Record excerpts =>
= = = = = = =

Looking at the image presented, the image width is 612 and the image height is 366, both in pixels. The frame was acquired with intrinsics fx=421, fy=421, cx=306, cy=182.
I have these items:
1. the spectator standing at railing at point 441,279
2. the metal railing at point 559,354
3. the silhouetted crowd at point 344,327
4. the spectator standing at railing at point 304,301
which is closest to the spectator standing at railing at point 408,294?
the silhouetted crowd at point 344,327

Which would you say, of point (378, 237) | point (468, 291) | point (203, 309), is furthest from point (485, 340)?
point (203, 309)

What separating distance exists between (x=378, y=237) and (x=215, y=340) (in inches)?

= = = = = = =

Task goal => Set down nothing but the lines from the one with "Which would you" through the end of the records, keeping each line exactly as written and including both ends.

Task solution =>
Which would you say, of point (378, 237) | point (468, 291) | point (203, 309), is furthest from point (485, 340)?
point (203, 309)

What separating distance exists between (x=378, y=237) and (x=215, y=340) (in inches)?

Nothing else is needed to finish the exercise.